PARSONS BRINCKERHOFF TO ADVISE UK GOVERNMENT ON CARBON CAPTURE AND STORAGE

Parsons Brinckerhoff (PB) has been appointed by the UK Government to support its competition to build one of the world's first commercial scale carbon capture and storage (CCS) plants. The competition was launched by the Prime Minister in his speech on climate change on 19 November 2007.

PB has been advising the UK Government on technical aspects leading up to the competition since January 2007, when it commenced a review of potential UK power generation CCS projects for the then DTI.

The review advised Budget and Energy White Paper Statements announcing that the Government would support a UK demonstration power generation project, covering the full carbon capture, transport and long-term storage chain on a commercial scale, capturing the carbon dioxide from the generation of 300 to 400 MW.

In his speech on 19th November, Prime Minister Gordon Brown highlighted a number of initiatives to decarbonise energy sources. This included the formal launch of the UK's competition for a CCS demonstration project.

Mr Brown said: "With China alone building an average of two coal-fired power stations every week, the development in the UK of technology to capture and safely store up to 90% of CO2 emissions is critically important. The launch of the competition today puts the UK on track to build within seven years one of the world's first commercial-scale CCS projects on a coal-fired power station."

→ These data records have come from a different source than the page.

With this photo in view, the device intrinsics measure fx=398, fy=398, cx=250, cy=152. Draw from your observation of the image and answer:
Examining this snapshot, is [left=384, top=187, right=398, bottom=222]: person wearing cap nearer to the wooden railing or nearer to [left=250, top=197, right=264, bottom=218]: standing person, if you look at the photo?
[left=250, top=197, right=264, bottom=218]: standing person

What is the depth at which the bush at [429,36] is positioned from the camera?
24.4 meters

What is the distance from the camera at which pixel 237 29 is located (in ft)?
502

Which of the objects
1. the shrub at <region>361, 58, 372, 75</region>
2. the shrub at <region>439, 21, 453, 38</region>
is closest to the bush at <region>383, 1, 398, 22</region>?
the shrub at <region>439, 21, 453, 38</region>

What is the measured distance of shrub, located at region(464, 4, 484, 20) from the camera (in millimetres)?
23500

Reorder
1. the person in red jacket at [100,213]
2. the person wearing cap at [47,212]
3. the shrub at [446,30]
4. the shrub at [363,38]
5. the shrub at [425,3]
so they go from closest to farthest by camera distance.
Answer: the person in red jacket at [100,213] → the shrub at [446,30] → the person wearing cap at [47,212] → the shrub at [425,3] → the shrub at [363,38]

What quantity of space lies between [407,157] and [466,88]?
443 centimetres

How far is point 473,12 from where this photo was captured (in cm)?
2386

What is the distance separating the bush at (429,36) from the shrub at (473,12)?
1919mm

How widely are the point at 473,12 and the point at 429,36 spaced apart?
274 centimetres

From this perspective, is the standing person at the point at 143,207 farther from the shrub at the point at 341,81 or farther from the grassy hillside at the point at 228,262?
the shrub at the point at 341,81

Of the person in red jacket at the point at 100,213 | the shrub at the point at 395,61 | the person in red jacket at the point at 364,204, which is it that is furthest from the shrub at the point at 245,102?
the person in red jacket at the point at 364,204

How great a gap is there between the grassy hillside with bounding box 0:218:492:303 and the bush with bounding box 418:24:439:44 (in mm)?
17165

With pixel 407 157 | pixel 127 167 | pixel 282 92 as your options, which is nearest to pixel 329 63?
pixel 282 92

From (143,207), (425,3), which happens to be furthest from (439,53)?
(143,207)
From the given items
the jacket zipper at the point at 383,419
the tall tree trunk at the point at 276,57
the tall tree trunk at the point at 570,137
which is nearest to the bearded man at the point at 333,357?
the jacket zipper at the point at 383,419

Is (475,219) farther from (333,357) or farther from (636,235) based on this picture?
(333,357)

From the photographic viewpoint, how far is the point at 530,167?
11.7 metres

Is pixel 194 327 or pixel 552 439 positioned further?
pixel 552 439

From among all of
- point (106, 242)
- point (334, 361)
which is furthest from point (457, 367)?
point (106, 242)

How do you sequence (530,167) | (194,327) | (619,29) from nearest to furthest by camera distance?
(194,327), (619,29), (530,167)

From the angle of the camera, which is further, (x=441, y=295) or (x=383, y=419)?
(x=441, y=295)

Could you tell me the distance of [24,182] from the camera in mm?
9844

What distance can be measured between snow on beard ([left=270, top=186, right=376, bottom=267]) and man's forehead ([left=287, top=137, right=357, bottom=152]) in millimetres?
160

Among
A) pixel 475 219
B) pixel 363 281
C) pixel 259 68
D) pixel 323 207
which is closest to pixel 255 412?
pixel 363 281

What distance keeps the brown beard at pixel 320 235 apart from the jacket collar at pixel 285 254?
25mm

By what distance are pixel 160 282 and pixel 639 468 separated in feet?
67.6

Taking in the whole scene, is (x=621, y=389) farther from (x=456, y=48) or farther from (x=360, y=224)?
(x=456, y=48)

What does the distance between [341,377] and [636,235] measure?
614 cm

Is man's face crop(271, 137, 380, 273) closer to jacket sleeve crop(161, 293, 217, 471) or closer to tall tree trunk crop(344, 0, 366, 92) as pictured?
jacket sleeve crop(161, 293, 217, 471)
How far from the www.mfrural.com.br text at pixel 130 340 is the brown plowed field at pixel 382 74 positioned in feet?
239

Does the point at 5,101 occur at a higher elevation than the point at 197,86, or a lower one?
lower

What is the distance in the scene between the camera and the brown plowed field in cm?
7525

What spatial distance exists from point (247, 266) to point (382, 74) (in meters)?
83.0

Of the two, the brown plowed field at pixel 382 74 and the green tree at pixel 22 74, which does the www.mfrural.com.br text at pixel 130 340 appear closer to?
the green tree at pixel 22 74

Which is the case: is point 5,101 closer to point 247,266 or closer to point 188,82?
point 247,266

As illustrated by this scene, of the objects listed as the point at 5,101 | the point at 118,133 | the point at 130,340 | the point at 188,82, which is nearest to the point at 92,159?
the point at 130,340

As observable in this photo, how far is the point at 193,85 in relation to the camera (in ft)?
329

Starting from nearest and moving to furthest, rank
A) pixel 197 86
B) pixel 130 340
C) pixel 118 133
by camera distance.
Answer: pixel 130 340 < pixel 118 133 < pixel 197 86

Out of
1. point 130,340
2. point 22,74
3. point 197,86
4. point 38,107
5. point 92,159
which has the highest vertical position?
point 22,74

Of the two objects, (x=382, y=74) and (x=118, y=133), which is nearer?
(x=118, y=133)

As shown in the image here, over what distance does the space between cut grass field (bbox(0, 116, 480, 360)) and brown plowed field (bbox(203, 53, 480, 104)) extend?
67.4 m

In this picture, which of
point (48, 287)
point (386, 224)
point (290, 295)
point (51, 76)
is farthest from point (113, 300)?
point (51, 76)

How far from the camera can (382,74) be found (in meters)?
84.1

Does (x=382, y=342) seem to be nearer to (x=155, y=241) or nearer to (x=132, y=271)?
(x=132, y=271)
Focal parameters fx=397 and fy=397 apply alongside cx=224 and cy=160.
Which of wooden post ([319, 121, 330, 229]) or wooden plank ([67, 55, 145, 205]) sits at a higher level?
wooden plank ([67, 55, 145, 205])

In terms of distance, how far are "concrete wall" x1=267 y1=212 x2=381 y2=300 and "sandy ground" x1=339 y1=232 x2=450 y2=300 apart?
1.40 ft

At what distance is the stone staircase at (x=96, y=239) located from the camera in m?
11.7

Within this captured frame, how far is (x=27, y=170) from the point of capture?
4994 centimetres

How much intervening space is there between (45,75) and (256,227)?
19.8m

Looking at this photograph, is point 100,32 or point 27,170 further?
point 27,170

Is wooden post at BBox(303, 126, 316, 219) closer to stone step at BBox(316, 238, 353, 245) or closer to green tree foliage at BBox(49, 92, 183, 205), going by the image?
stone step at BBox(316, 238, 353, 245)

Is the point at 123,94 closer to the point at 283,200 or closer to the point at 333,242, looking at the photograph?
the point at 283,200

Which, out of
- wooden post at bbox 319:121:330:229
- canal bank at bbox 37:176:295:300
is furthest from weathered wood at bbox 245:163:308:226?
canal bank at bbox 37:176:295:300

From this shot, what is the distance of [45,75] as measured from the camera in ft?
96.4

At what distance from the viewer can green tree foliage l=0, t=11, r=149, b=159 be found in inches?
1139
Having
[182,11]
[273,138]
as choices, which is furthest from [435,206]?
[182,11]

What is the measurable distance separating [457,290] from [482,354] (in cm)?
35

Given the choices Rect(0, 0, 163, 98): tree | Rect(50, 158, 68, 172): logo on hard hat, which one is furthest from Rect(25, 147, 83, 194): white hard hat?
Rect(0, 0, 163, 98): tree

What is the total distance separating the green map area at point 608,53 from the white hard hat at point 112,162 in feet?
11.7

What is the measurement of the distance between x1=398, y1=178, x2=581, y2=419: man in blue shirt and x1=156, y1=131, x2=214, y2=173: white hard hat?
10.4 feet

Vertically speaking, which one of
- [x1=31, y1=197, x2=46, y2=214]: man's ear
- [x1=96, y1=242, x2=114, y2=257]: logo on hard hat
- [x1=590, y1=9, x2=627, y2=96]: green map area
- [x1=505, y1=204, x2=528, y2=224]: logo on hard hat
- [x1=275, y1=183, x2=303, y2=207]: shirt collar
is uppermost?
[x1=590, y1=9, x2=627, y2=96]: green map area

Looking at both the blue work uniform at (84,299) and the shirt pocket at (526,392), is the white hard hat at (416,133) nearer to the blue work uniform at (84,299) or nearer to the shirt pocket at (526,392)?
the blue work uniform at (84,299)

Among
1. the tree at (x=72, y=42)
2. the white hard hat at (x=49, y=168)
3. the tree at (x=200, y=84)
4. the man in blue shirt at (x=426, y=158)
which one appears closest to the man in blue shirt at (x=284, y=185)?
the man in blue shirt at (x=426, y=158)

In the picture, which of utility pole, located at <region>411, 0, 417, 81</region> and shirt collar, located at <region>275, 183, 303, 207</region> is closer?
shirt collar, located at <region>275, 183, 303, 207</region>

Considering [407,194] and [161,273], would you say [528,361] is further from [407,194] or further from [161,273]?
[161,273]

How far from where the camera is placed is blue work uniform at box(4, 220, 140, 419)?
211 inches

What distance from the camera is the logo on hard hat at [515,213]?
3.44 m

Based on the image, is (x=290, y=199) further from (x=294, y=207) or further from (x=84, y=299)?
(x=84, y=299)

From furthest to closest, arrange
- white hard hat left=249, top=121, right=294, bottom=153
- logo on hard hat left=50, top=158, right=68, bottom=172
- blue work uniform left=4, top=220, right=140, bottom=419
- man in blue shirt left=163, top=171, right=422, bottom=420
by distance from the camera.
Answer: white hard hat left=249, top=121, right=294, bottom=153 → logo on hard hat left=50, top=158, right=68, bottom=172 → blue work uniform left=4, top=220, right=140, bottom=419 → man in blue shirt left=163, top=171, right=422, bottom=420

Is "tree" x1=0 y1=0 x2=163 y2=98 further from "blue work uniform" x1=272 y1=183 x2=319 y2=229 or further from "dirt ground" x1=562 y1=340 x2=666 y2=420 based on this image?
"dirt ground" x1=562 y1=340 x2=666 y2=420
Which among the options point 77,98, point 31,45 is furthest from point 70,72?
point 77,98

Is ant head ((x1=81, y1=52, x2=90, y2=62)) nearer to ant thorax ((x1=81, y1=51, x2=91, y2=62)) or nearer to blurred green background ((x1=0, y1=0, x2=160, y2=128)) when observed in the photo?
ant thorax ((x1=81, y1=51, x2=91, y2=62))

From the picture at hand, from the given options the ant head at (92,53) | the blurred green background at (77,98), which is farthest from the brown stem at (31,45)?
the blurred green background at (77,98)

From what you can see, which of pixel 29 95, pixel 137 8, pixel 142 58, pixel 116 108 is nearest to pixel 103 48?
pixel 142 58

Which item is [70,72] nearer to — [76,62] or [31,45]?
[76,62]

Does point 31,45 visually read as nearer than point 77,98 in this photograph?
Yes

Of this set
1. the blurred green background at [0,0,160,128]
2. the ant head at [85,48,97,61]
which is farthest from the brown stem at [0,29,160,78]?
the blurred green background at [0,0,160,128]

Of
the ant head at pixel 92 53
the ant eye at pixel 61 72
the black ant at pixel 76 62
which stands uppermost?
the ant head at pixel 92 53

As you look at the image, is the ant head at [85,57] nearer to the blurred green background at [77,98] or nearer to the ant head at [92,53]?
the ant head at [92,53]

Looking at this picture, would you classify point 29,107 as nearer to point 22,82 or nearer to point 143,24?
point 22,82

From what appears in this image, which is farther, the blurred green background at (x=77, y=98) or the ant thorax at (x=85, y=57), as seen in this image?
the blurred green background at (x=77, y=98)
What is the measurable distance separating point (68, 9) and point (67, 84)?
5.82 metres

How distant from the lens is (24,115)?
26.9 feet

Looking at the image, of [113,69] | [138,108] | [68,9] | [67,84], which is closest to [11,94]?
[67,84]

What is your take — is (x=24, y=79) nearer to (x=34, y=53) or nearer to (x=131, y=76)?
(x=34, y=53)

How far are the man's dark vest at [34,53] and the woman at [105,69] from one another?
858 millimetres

Prior to this announcement the Government confirmed that the project should demonstrate post-combustion CCS on a coal-fired power station, with CO2 stored offshore. Post-combustion technology can be retrofitted to the vast proportion of existing and planned coal-fired power stations, and it complements developments in Norway and the United States of alternative CCS technologies.

Commenting on the project, Mike Wheeler, PB's Engineering Director and CCS specialist, said: "This is a massively important initiative and it can only be hoped that other governments will follow the UK government's lead – along with Norway and the US - and develop similar demonstration projects to prove the technology in this critical area.

"Developing this technology in the UK should also present business opportunities to the UK when retrofitting carbon capture technology on the many hundreds of power stations currently being built across the developing world becomes a political imperative. Without CCS they would continue to emit billions of tonnes of carbon dioxide for the next 30 to 40 years."


Shortlisted bidders will be revealed in April, the winner in mid-2009. Plants should be open by 2014. The Government has stated that it will consider a phased approach provided the full CCS chain is demonstrated by 2014 and the project captures around 90% of the CO2 emitted by the equivalent of 300 to 400 MW generating capacity.

MEPs have told NCE that CCS technology may not become commercially viable unless there is a change in the emissions trading schemes. CCS is not currently part of the emissions trading scheme.